*** Opening Study material ***

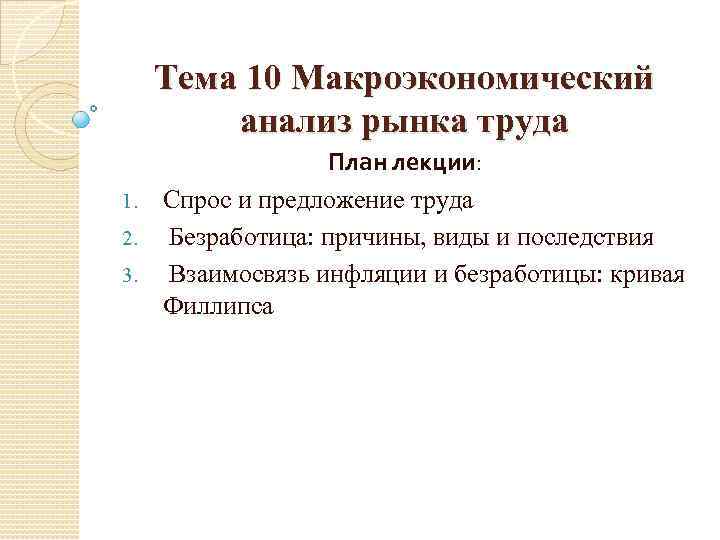 Тема 10 Макроэкономический анализ рынка труда

План лекции:

1. Спрос и предложение труда
2. Безработица: причины, виды и последствия
3. Взаимосвязь инфляции и безработицы: кривая Филлипса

*** Closing Study material ***

**Your objective:** When you copy the entries above, keep every word exactly and omit the images.

**Answer section:**
 Тема 10 Макроэкономический анализ рынка труда

План лекции:

1. Спрос и предложение труда
2. Безработица: причины, виды и последствия
3. Взаимосвязь инфляции и безработицы: кривая Филлипса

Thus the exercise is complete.